Saying stuff about stuff.

My YAML reference

I find myself having to write ever more YAML nowadays and whilst it seems pretty simple at first (isn’t it just key/value?) having a bit more knowledge can be helpful. So here are a bunch of YAML things that I find useful — and that I continue to forget and have to look up again.

Strings

It’s not always necessary to “quote” a string and because of this there are lots of subtle ways that things can go awry — The Norway Problem being a classic example — but there are also lots of features that can help with formatting strings.

Formatting with |

The | treats its following lines as a block of multiline text:

text: |
  # Markdown Heading

  These separate lines
  will remain separate lines
  with no extra indentation.
"# Markdown Heading\n\nThese separate lines\nwill remain separate lines\nwith no extra indentation.\n"

There’s also |- which removes the final trailing newline.

Formatting with >

The > joins its following lines with a space:

text: >
  These separate lines
  will become one long line
  joined with spaces and
  with no indentation.
"These separate lines will become one long line joined with spaces and with no indentation.\n"

Using > can aid readability by splitting a single long command over many lines:

step:
  run: >
    NODE_ENV=production
    SOME=more
    ENV=vars
    npm build
"NODE_ENV=production SOME=more ENV=vars npm build\n"

There’s also >- which joins its following lines with a space and removes the final trailing newline.

Note that lines will only continue to be joined while the indentation level remains the same (this has caught me out in the past).
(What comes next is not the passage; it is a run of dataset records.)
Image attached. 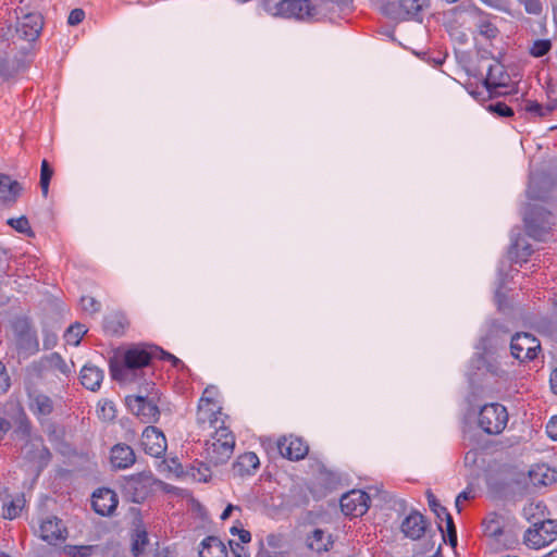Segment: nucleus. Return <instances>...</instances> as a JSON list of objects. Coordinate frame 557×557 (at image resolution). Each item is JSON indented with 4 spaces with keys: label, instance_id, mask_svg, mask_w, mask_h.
Returning <instances> with one entry per match:
<instances>
[{
    "label": "nucleus",
    "instance_id": "35",
    "mask_svg": "<svg viewBox=\"0 0 557 557\" xmlns=\"http://www.w3.org/2000/svg\"><path fill=\"white\" fill-rule=\"evenodd\" d=\"M86 333L87 329L85 325L81 323H74L66 330L64 338L67 344L77 346Z\"/></svg>",
    "mask_w": 557,
    "mask_h": 557
},
{
    "label": "nucleus",
    "instance_id": "31",
    "mask_svg": "<svg viewBox=\"0 0 557 557\" xmlns=\"http://www.w3.org/2000/svg\"><path fill=\"white\" fill-rule=\"evenodd\" d=\"M531 253L532 247L530 244L520 236L513 239L509 249V255L512 259H516V261H525Z\"/></svg>",
    "mask_w": 557,
    "mask_h": 557
},
{
    "label": "nucleus",
    "instance_id": "30",
    "mask_svg": "<svg viewBox=\"0 0 557 557\" xmlns=\"http://www.w3.org/2000/svg\"><path fill=\"white\" fill-rule=\"evenodd\" d=\"M259 465L260 462L258 456L252 451H248L238 457L235 467L238 468L242 474H249L257 470Z\"/></svg>",
    "mask_w": 557,
    "mask_h": 557
},
{
    "label": "nucleus",
    "instance_id": "49",
    "mask_svg": "<svg viewBox=\"0 0 557 557\" xmlns=\"http://www.w3.org/2000/svg\"><path fill=\"white\" fill-rule=\"evenodd\" d=\"M479 28L480 34L488 39L495 38L498 34V29L490 22H482Z\"/></svg>",
    "mask_w": 557,
    "mask_h": 557
},
{
    "label": "nucleus",
    "instance_id": "43",
    "mask_svg": "<svg viewBox=\"0 0 557 557\" xmlns=\"http://www.w3.org/2000/svg\"><path fill=\"white\" fill-rule=\"evenodd\" d=\"M81 306L85 312L90 314L98 313L101 310V304L94 297L83 296L81 298Z\"/></svg>",
    "mask_w": 557,
    "mask_h": 557
},
{
    "label": "nucleus",
    "instance_id": "19",
    "mask_svg": "<svg viewBox=\"0 0 557 557\" xmlns=\"http://www.w3.org/2000/svg\"><path fill=\"white\" fill-rule=\"evenodd\" d=\"M40 537L49 544H55L66 539V528L57 517L45 519L39 527Z\"/></svg>",
    "mask_w": 557,
    "mask_h": 557
},
{
    "label": "nucleus",
    "instance_id": "18",
    "mask_svg": "<svg viewBox=\"0 0 557 557\" xmlns=\"http://www.w3.org/2000/svg\"><path fill=\"white\" fill-rule=\"evenodd\" d=\"M92 508L101 516H110L116 509L119 499L110 488H99L92 494Z\"/></svg>",
    "mask_w": 557,
    "mask_h": 557
},
{
    "label": "nucleus",
    "instance_id": "56",
    "mask_svg": "<svg viewBox=\"0 0 557 557\" xmlns=\"http://www.w3.org/2000/svg\"><path fill=\"white\" fill-rule=\"evenodd\" d=\"M231 532H232V533L237 532V533H238V535H239V540H240L243 543H248V542H250V540H251V534H250V532H249V531H247V530H238L237 528L233 527V528L231 529Z\"/></svg>",
    "mask_w": 557,
    "mask_h": 557
},
{
    "label": "nucleus",
    "instance_id": "29",
    "mask_svg": "<svg viewBox=\"0 0 557 557\" xmlns=\"http://www.w3.org/2000/svg\"><path fill=\"white\" fill-rule=\"evenodd\" d=\"M14 435L18 440L24 441L35 435L32 433V423L22 408H18L17 413L14 418Z\"/></svg>",
    "mask_w": 557,
    "mask_h": 557
},
{
    "label": "nucleus",
    "instance_id": "28",
    "mask_svg": "<svg viewBox=\"0 0 557 557\" xmlns=\"http://www.w3.org/2000/svg\"><path fill=\"white\" fill-rule=\"evenodd\" d=\"M332 543L331 535L321 529H315L307 539L309 548L318 553L329 550Z\"/></svg>",
    "mask_w": 557,
    "mask_h": 557
},
{
    "label": "nucleus",
    "instance_id": "20",
    "mask_svg": "<svg viewBox=\"0 0 557 557\" xmlns=\"http://www.w3.org/2000/svg\"><path fill=\"white\" fill-rule=\"evenodd\" d=\"M426 520L418 511L411 512L401 523V531L411 540H419L426 531Z\"/></svg>",
    "mask_w": 557,
    "mask_h": 557
},
{
    "label": "nucleus",
    "instance_id": "45",
    "mask_svg": "<svg viewBox=\"0 0 557 557\" xmlns=\"http://www.w3.org/2000/svg\"><path fill=\"white\" fill-rule=\"evenodd\" d=\"M529 14L540 15L542 13V2L540 0H518Z\"/></svg>",
    "mask_w": 557,
    "mask_h": 557
},
{
    "label": "nucleus",
    "instance_id": "52",
    "mask_svg": "<svg viewBox=\"0 0 557 557\" xmlns=\"http://www.w3.org/2000/svg\"><path fill=\"white\" fill-rule=\"evenodd\" d=\"M84 17H85V12L82 9H74L70 12L67 23L73 26L78 25L79 23L83 22Z\"/></svg>",
    "mask_w": 557,
    "mask_h": 557
},
{
    "label": "nucleus",
    "instance_id": "61",
    "mask_svg": "<svg viewBox=\"0 0 557 557\" xmlns=\"http://www.w3.org/2000/svg\"><path fill=\"white\" fill-rule=\"evenodd\" d=\"M528 194H529V197L532 198V199H545L544 196H541L536 190H535V185L532 183L530 184L529 186V189H528Z\"/></svg>",
    "mask_w": 557,
    "mask_h": 557
},
{
    "label": "nucleus",
    "instance_id": "44",
    "mask_svg": "<svg viewBox=\"0 0 557 557\" xmlns=\"http://www.w3.org/2000/svg\"><path fill=\"white\" fill-rule=\"evenodd\" d=\"M443 520L445 521V524H446L448 542L454 547L457 545V533H456V528L454 524L453 517L450 516V513H448L441 521H443Z\"/></svg>",
    "mask_w": 557,
    "mask_h": 557
},
{
    "label": "nucleus",
    "instance_id": "46",
    "mask_svg": "<svg viewBox=\"0 0 557 557\" xmlns=\"http://www.w3.org/2000/svg\"><path fill=\"white\" fill-rule=\"evenodd\" d=\"M65 553L71 557H87L91 553L90 546H66Z\"/></svg>",
    "mask_w": 557,
    "mask_h": 557
},
{
    "label": "nucleus",
    "instance_id": "24",
    "mask_svg": "<svg viewBox=\"0 0 557 557\" xmlns=\"http://www.w3.org/2000/svg\"><path fill=\"white\" fill-rule=\"evenodd\" d=\"M103 380V371L98 367L85 364L81 371L82 384L90 391H97Z\"/></svg>",
    "mask_w": 557,
    "mask_h": 557
},
{
    "label": "nucleus",
    "instance_id": "42",
    "mask_svg": "<svg viewBox=\"0 0 557 557\" xmlns=\"http://www.w3.org/2000/svg\"><path fill=\"white\" fill-rule=\"evenodd\" d=\"M8 223L18 233L33 235L29 222L26 216L10 219Z\"/></svg>",
    "mask_w": 557,
    "mask_h": 557
},
{
    "label": "nucleus",
    "instance_id": "32",
    "mask_svg": "<svg viewBox=\"0 0 557 557\" xmlns=\"http://www.w3.org/2000/svg\"><path fill=\"white\" fill-rule=\"evenodd\" d=\"M545 509L546 507L543 505V503H530L524 506L523 508V516L524 518L530 521H543L545 520Z\"/></svg>",
    "mask_w": 557,
    "mask_h": 557
},
{
    "label": "nucleus",
    "instance_id": "16",
    "mask_svg": "<svg viewBox=\"0 0 557 557\" xmlns=\"http://www.w3.org/2000/svg\"><path fill=\"white\" fill-rule=\"evenodd\" d=\"M423 0H395L387 2L383 10L386 15L395 20L412 17L422 9Z\"/></svg>",
    "mask_w": 557,
    "mask_h": 557
},
{
    "label": "nucleus",
    "instance_id": "51",
    "mask_svg": "<svg viewBox=\"0 0 557 557\" xmlns=\"http://www.w3.org/2000/svg\"><path fill=\"white\" fill-rule=\"evenodd\" d=\"M525 112L534 114L536 116H543L544 106L536 101L528 100L524 107Z\"/></svg>",
    "mask_w": 557,
    "mask_h": 557
},
{
    "label": "nucleus",
    "instance_id": "26",
    "mask_svg": "<svg viewBox=\"0 0 557 557\" xmlns=\"http://www.w3.org/2000/svg\"><path fill=\"white\" fill-rule=\"evenodd\" d=\"M200 557H227L223 542L215 536H208L201 542Z\"/></svg>",
    "mask_w": 557,
    "mask_h": 557
},
{
    "label": "nucleus",
    "instance_id": "40",
    "mask_svg": "<svg viewBox=\"0 0 557 557\" xmlns=\"http://www.w3.org/2000/svg\"><path fill=\"white\" fill-rule=\"evenodd\" d=\"M552 49V41L549 39H537L530 48L531 55L541 58Z\"/></svg>",
    "mask_w": 557,
    "mask_h": 557
},
{
    "label": "nucleus",
    "instance_id": "33",
    "mask_svg": "<svg viewBox=\"0 0 557 557\" xmlns=\"http://www.w3.org/2000/svg\"><path fill=\"white\" fill-rule=\"evenodd\" d=\"M25 505L24 496H17L10 502H5L3 506V517L5 519H15Z\"/></svg>",
    "mask_w": 557,
    "mask_h": 557
},
{
    "label": "nucleus",
    "instance_id": "63",
    "mask_svg": "<svg viewBox=\"0 0 557 557\" xmlns=\"http://www.w3.org/2000/svg\"><path fill=\"white\" fill-rule=\"evenodd\" d=\"M550 387L554 394L557 395V368L550 374Z\"/></svg>",
    "mask_w": 557,
    "mask_h": 557
},
{
    "label": "nucleus",
    "instance_id": "7",
    "mask_svg": "<svg viewBox=\"0 0 557 557\" xmlns=\"http://www.w3.org/2000/svg\"><path fill=\"white\" fill-rule=\"evenodd\" d=\"M557 539V521L546 519L534 521L533 527L524 533L523 541L527 546L540 549Z\"/></svg>",
    "mask_w": 557,
    "mask_h": 557
},
{
    "label": "nucleus",
    "instance_id": "8",
    "mask_svg": "<svg viewBox=\"0 0 557 557\" xmlns=\"http://www.w3.org/2000/svg\"><path fill=\"white\" fill-rule=\"evenodd\" d=\"M16 349L20 355L28 357L39 350L36 331L26 319H16L12 324Z\"/></svg>",
    "mask_w": 557,
    "mask_h": 557
},
{
    "label": "nucleus",
    "instance_id": "58",
    "mask_svg": "<svg viewBox=\"0 0 557 557\" xmlns=\"http://www.w3.org/2000/svg\"><path fill=\"white\" fill-rule=\"evenodd\" d=\"M11 423L4 418L0 417V441L4 437V435L9 432L11 429Z\"/></svg>",
    "mask_w": 557,
    "mask_h": 557
},
{
    "label": "nucleus",
    "instance_id": "15",
    "mask_svg": "<svg viewBox=\"0 0 557 557\" xmlns=\"http://www.w3.org/2000/svg\"><path fill=\"white\" fill-rule=\"evenodd\" d=\"M23 442L21 453L26 459L40 465H47L50 461L51 453L44 444V440L40 435H34Z\"/></svg>",
    "mask_w": 557,
    "mask_h": 557
},
{
    "label": "nucleus",
    "instance_id": "60",
    "mask_svg": "<svg viewBox=\"0 0 557 557\" xmlns=\"http://www.w3.org/2000/svg\"><path fill=\"white\" fill-rule=\"evenodd\" d=\"M556 109H557V100H553V101L548 102L546 106H544L543 116H547Z\"/></svg>",
    "mask_w": 557,
    "mask_h": 557
},
{
    "label": "nucleus",
    "instance_id": "4",
    "mask_svg": "<svg viewBox=\"0 0 557 557\" xmlns=\"http://www.w3.org/2000/svg\"><path fill=\"white\" fill-rule=\"evenodd\" d=\"M227 416L222 412V407L213 398L202 395L198 403L196 422L200 430L215 432L216 428L225 425Z\"/></svg>",
    "mask_w": 557,
    "mask_h": 557
},
{
    "label": "nucleus",
    "instance_id": "3",
    "mask_svg": "<svg viewBox=\"0 0 557 557\" xmlns=\"http://www.w3.org/2000/svg\"><path fill=\"white\" fill-rule=\"evenodd\" d=\"M158 401L159 395L154 391V385L146 394L128 395L125 398L128 410L143 423H156L159 420Z\"/></svg>",
    "mask_w": 557,
    "mask_h": 557
},
{
    "label": "nucleus",
    "instance_id": "34",
    "mask_svg": "<svg viewBox=\"0 0 557 557\" xmlns=\"http://www.w3.org/2000/svg\"><path fill=\"white\" fill-rule=\"evenodd\" d=\"M503 67L499 64L491 65L485 78V85L488 89L504 86L506 83L503 79Z\"/></svg>",
    "mask_w": 557,
    "mask_h": 557
},
{
    "label": "nucleus",
    "instance_id": "36",
    "mask_svg": "<svg viewBox=\"0 0 557 557\" xmlns=\"http://www.w3.org/2000/svg\"><path fill=\"white\" fill-rule=\"evenodd\" d=\"M149 543L148 534L143 529H137L133 535L132 553L135 557H139L144 554L145 547Z\"/></svg>",
    "mask_w": 557,
    "mask_h": 557
},
{
    "label": "nucleus",
    "instance_id": "57",
    "mask_svg": "<svg viewBox=\"0 0 557 557\" xmlns=\"http://www.w3.org/2000/svg\"><path fill=\"white\" fill-rule=\"evenodd\" d=\"M57 344V335L55 334H46L44 339V347L46 349H51Z\"/></svg>",
    "mask_w": 557,
    "mask_h": 557
},
{
    "label": "nucleus",
    "instance_id": "12",
    "mask_svg": "<svg viewBox=\"0 0 557 557\" xmlns=\"http://www.w3.org/2000/svg\"><path fill=\"white\" fill-rule=\"evenodd\" d=\"M141 447L146 454L160 458L166 450V438L156 426L148 425L141 435Z\"/></svg>",
    "mask_w": 557,
    "mask_h": 557
},
{
    "label": "nucleus",
    "instance_id": "2",
    "mask_svg": "<svg viewBox=\"0 0 557 557\" xmlns=\"http://www.w3.org/2000/svg\"><path fill=\"white\" fill-rule=\"evenodd\" d=\"M210 435L211 438L206 442V458L213 466L223 465L233 455L235 436L226 425L216 428Z\"/></svg>",
    "mask_w": 557,
    "mask_h": 557
},
{
    "label": "nucleus",
    "instance_id": "59",
    "mask_svg": "<svg viewBox=\"0 0 557 557\" xmlns=\"http://www.w3.org/2000/svg\"><path fill=\"white\" fill-rule=\"evenodd\" d=\"M230 544H232V542H230ZM231 547L236 557H249V554L239 544H236L235 547H233V545H231Z\"/></svg>",
    "mask_w": 557,
    "mask_h": 557
},
{
    "label": "nucleus",
    "instance_id": "13",
    "mask_svg": "<svg viewBox=\"0 0 557 557\" xmlns=\"http://www.w3.org/2000/svg\"><path fill=\"white\" fill-rule=\"evenodd\" d=\"M151 482V475L144 473L133 475L125 482L124 492L133 503L139 504L150 494Z\"/></svg>",
    "mask_w": 557,
    "mask_h": 557
},
{
    "label": "nucleus",
    "instance_id": "62",
    "mask_svg": "<svg viewBox=\"0 0 557 557\" xmlns=\"http://www.w3.org/2000/svg\"><path fill=\"white\" fill-rule=\"evenodd\" d=\"M548 471H549V469L546 468L545 472L542 473L543 479L539 481L541 484L547 485L555 480L554 473H552V475H548L547 474Z\"/></svg>",
    "mask_w": 557,
    "mask_h": 557
},
{
    "label": "nucleus",
    "instance_id": "54",
    "mask_svg": "<svg viewBox=\"0 0 557 557\" xmlns=\"http://www.w3.org/2000/svg\"><path fill=\"white\" fill-rule=\"evenodd\" d=\"M471 497H472L471 492H467V491L461 492V493L457 496L456 502H455V506H456V508H457L458 512H460V511H461V508H462V507H461V504H462L463 502H466V500H469Z\"/></svg>",
    "mask_w": 557,
    "mask_h": 557
},
{
    "label": "nucleus",
    "instance_id": "1",
    "mask_svg": "<svg viewBox=\"0 0 557 557\" xmlns=\"http://www.w3.org/2000/svg\"><path fill=\"white\" fill-rule=\"evenodd\" d=\"M163 354L160 347L147 344H134L119 350L110 360L112 379L120 383H132L152 359Z\"/></svg>",
    "mask_w": 557,
    "mask_h": 557
},
{
    "label": "nucleus",
    "instance_id": "21",
    "mask_svg": "<svg viewBox=\"0 0 557 557\" xmlns=\"http://www.w3.org/2000/svg\"><path fill=\"white\" fill-rule=\"evenodd\" d=\"M22 186L17 181L9 175L0 173V202L5 206H12L16 202L22 193Z\"/></svg>",
    "mask_w": 557,
    "mask_h": 557
},
{
    "label": "nucleus",
    "instance_id": "53",
    "mask_svg": "<svg viewBox=\"0 0 557 557\" xmlns=\"http://www.w3.org/2000/svg\"><path fill=\"white\" fill-rule=\"evenodd\" d=\"M546 432L552 440L557 441V416L548 421Z\"/></svg>",
    "mask_w": 557,
    "mask_h": 557
},
{
    "label": "nucleus",
    "instance_id": "39",
    "mask_svg": "<svg viewBox=\"0 0 557 557\" xmlns=\"http://www.w3.org/2000/svg\"><path fill=\"white\" fill-rule=\"evenodd\" d=\"M98 416L103 421H112L116 417V408L113 401L103 400L98 404Z\"/></svg>",
    "mask_w": 557,
    "mask_h": 557
},
{
    "label": "nucleus",
    "instance_id": "17",
    "mask_svg": "<svg viewBox=\"0 0 557 557\" xmlns=\"http://www.w3.org/2000/svg\"><path fill=\"white\" fill-rule=\"evenodd\" d=\"M42 28V17L38 13H28L17 21L16 34L21 39L34 41Z\"/></svg>",
    "mask_w": 557,
    "mask_h": 557
},
{
    "label": "nucleus",
    "instance_id": "47",
    "mask_svg": "<svg viewBox=\"0 0 557 557\" xmlns=\"http://www.w3.org/2000/svg\"><path fill=\"white\" fill-rule=\"evenodd\" d=\"M191 476L199 482H208L211 478V471L208 466L200 465L199 468L193 470Z\"/></svg>",
    "mask_w": 557,
    "mask_h": 557
},
{
    "label": "nucleus",
    "instance_id": "9",
    "mask_svg": "<svg viewBox=\"0 0 557 557\" xmlns=\"http://www.w3.org/2000/svg\"><path fill=\"white\" fill-rule=\"evenodd\" d=\"M511 355L520 360H533L541 350L540 341L529 333H517L510 343Z\"/></svg>",
    "mask_w": 557,
    "mask_h": 557
},
{
    "label": "nucleus",
    "instance_id": "64",
    "mask_svg": "<svg viewBox=\"0 0 557 557\" xmlns=\"http://www.w3.org/2000/svg\"><path fill=\"white\" fill-rule=\"evenodd\" d=\"M256 557H280L276 553H271L269 550L259 552Z\"/></svg>",
    "mask_w": 557,
    "mask_h": 557
},
{
    "label": "nucleus",
    "instance_id": "10",
    "mask_svg": "<svg viewBox=\"0 0 557 557\" xmlns=\"http://www.w3.org/2000/svg\"><path fill=\"white\" fill-rule=\"evenodd\" d=\"M275 14L286 18L305 20L315 15V8L310 0H281L276 4Z\"/></svg>",
    "mask_w": 557,
    "mask_h": 557
},
{
    "label": "nucleus",
    "instance_id": "27",
    "mask_svg": "<svg viewBox=\"0 0 557 557\" xmlns=\"http://www.w3.org/2000/svg\"><path fill=\"white\" fill-rule=\"evenodd\" d=\"M30 409L35 414L49 416L53 411V401L45 394L34 393L30 395Z\"/></svg>",
    "mask_w": 557,
    "mask_h": 557
},
{
    "label": "nucleus",
    "instance_id": "23",
    "mask_svg": "<svg viewBox=\"0 0 557 557\" xmlns=\"http://www.w3.org/2000/svg\"><path fill=\"white\" fill-rule=\"evenodd\" d=\"M128 320L123 312L116 311L107 314L103 319L104 331L114 336H121L128 327Z\"/></svg>",
    "mask_w": 557,
    "mask_h": 557
},
{
    "label": "nucleus",
    "instance_id": "37",
    "mask_svg": "<svg viewBox=\"0 0 557 557\" xmlns=\"http://www.w3.org/2000/svg\"><path fill=\"white\" fill-rule=\"evenodd\" d=\"M49 368L59 371L63 375H69L72 370L71 367L64 361V359L58 354L53 352L47 358Z\"/></svg>",
    "mask_w": 557,
    "mask_h": 557
},
{
    "label": "nucleus",
    "instance_id": "48",
    "mask_svg": "<svg viewBox=\"0 0 557 557\" xmlns=\"http://www.w3.org/2000/svg\"><path fill=\"white\" fill-rule=\"evenodd\" d=\"M488 110L491 112L496 113L499 116H511L513 115V111L510 107H508L504 102H496L495 104H490Z\"/></svg>",
    "mask_w": 557,
    "mask_h": 557
},
{
    "label": "nucleus",
    "instance_id": "22",
    "mask_svg": "<svg viewBox=\"0 0 557 557\" xmlns=\"http://www.w3.org/2000/svg\"><path fill=\"white\" fill-rule=\"evenodd\" d=\"M136 460L133 448L126 444H116L111 449V463L116 469H126Z\"/></svg>",
    "mask_w": 557,
    "mask_h": 557
},
{
    "label": "nucleus",
    "instance_id": "5",
    "mask_svg": "<svg viewBox=\"0 0 557 557\" xmlns=\"http://www.w3.org/2000/svg\"><path fill=\"white\" fill-rule=\"evenodd\" d=\"M523 221L528 235L537 240H543L554 224L552 213L536 205L525 207Z\"/></svg>",
    "mask_w": 557,
    "mask_h": 557
},
{
    "label": "nucleus",
    "instance_id": "55",
    "mask_svg": "<svg viewBox=\"0 0 557 557\" xmlns=\"http://www.w3.org/2000/svg\"><path fill=\"white\" fill-rule=\"evenodd\" d=\"M158 358L171 361L174 367H184L183 362L178 358L169 352H165L164 350L163 354H161Z\"/></svg>",
    "mask_w": 557,
    "mask_h": 557
},
{
    "label": "nucleus",
    "instance_id": "11",
    "mask_svg": "<svg viewBox=\"0 0 557 557\" xmlns=\"http://www.w3.org/2000/svg\"><path fill=\"white\" fill-rule=\"evenodd\" d=\"M369 495L360 490H352L341 498V509L344 515L361 517L369 509Z\"/></svg>",
    "mask_w": 557,
    "mask_h": 557
},
{
    "label": "nucleus",
    "instance_id": "41",
    "mask_svg": "<svg viewBox=\"0 0 557 557\" xmlns=\"http://www.w3.org/2000/svg\"><path fill=\"white\" fill-rule=\"evenodd\" d=\"M426 498L431 510L436 515V517L440 520H442L446 515L449 513L447 509L440 504L438 499L431 491L426 492Z\"/></svg>",
    "mask_w": 557,
    "mask_h": 557
},
{
    "label": "nucleus",
    "instance_id": "14",
    "mask_svg": "<svg viewBox=\"0 0 557 557\" xmlns=\"http://www.w3.org/2000/svg\"><path fill=\"white\" fill-rule=\"evenodd\" d=\"M277 449L282 457L298 461L308 455L309 446L301 437L289 435L277 441Z\"/></svg>",
    "mask_w": 557,
    "mask_h": 557
},
{
    "label": "nucleus",
    "instance_id": "38",
    "mask_svg": "<svg viewBox=\"0 0 557 557\" xmlns=\"http://www.w3.org/2000/svg\"><path fill=\"white\" fill-rule=\"evenodd\" d=\"M53 175V170L49 165L47 160H42L41 162V169H40V188L42 191V195L47 197L49 191V184L51 181V177Z\"/></svg>",
    "mask_w": 557,
    "mask_h": 557
},
{
    "label": "nucleus",
    "instance_id": "25",
    "mask_svg": "<svg viewBox=\"0 0 557 557\" xmlns=\"http://www.w3.org/2000/svg\"><path fill=\"white\" fill-rule=\"evenodd\" d=\"M483 531L486 537L498 541L504 534V518L495 512L488 513L483 520Z\"/></svg>",
    "mask_w": 557,
    "mask_h": 557
},
{
    "label": "nucleus",
    "instance_id": "50",
    "mask_svg": "<svg viewBox=\"0 0 557 557\" xmlns=\"http://www.w3.org/2000/svg\"><path fill=\"white\" fill-rule=\"evenodd\" d=\"M10 384V376L5 366L0 361V394L8 392Z\"/></svg>",
    "mask_w": 557,
    "mask_h": 557
},
{
    "label": "nucleus",
    "instance_id": "6",
    "mask_svg": "<svg viewBox=\"0 0 557 557\" xmlns=\"http://www.w3.org/2000/svg\"><path fill=\"white\" fill-rule=\"evenodd\" d=\"M507 423V409L498 403L486 404L479 411L478 425L486 434H500L505 430Z\"/></svg>",
    "mask_w": 557,
    "mask_h": 557
}]
</instances>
So the following will join the first two lines with a space but the rest with newlines:

text: >
  These separate lines
  will NOT become one long line
    joined with spaces and
  with no indentation.
"These separate lines will NOT become one long line\n  joined with spaces and\nwith no indentation.\n"

Here’s what the spec says:

each line break is folded to a space unless it ends an empty or a more-indented line

Multiline with no extra formatting

The behaviour of >- appears to be similar to the default behaviour for a multiline string in that the lines are joined with a space and there’s no trailing newline — the big difference seems to be that indentation changes are ignored:

text:
  These separate lines
    will become one long line
      joined with spaces and
  with no indentation.
"These separate lines will become one long line joined with spaces and with no indentation."

This, again, can aid readability of a long command by splitting it over many lines with different indentation:

step:
  run:
    ./run_a_command
      --with=a
      --big=list
      --of=arguments
      -- and/file/paths
"./run_a_command --with=a --big=list --of=arguments -- and/file/paths"

Maps

Key/value pairs are “simple” can be nested:

key: value
nested:
  key: value
{
  "key": "value",
  "nested": {
    "key": "value"
  }
}

But this is exactly the sort of thing that caused The Norway Problem because the values can be anything and may not result in what you expected:

a: true
b: false
c: null
d: YES
e: NO
f: hello
g: 1.234
h: a long unquoted string
{
  "a": true,
  "b": false,
  "c": null,
  "d": true,
  "e": false,
  "f": "hello",
  "g": 1.234,
  "h": "a long unquoted string"
}

Collections

I think of arrays as Markdown bullet lists — they can also be nested:

- one
- two
- three
-
  - nested
  - array
["one", "two", "three", ["nested", "array"]]

And can be written “inline”:

- one
- two
- three
- [nested, array]

Anchors (&)

Anchors act as variables and can be used to reduce repetition. Here’s example 2.10 from the spec where & declares the named anchor SS and * is used to reference it further on through the document:

---
hr:
  - Mark McGwire
  # Following node labeled SS
  - &SS Sammy Sosa
rbi:
  - *SS # Subsequent occurrence
  - Ken Griffey

Anchors can be used to DRY up CI config (although they can’t be used in the GitHub Actions YAML) or a Rails database.yml:

default: &default
  adapter: postgresql
  encoding: unicode
  pool: 5

development:
  <<: *default
  database: app_development

test:
  <<: *default
  database: app_test

Comments

A comment starts with a #:

# Commented line.
- hello
# Interleaved comment.
- there # Another comment.
["hello", "there"]

But, as you may have noticed from a previous example, a # can appear in a multiline string when using | or > without being interpreted as a comment:

text: |
  # Markdown Heading

  These separate lines
  will remain separate lines
  with no extra indentation.
"# Markdown Heading\n\nThese separate lines\nwill remain separate lines\nwith no extra indentation.\n"

How to quickly test a snippet of YAML with Ruby

While writing this I encountered loads of little mistakes in my YAML and often had to verify that the output was what I expected. To check I used the DATA/__END__ trick:

require 'yaml'

pp YAML.load(DATA.read)

__END__

a: true
b: false
c: null
d: YES
e: NO
f: hello
g: 1.234
h: a long unquoted string
{"a"=>true,
 "b"=>false,
 "c"=>nil,
 "d"=>true,
 "e"=>false,
 "f"=>"hello",
 "g"=>1.234,
 "h"=>"a long unquoted string"}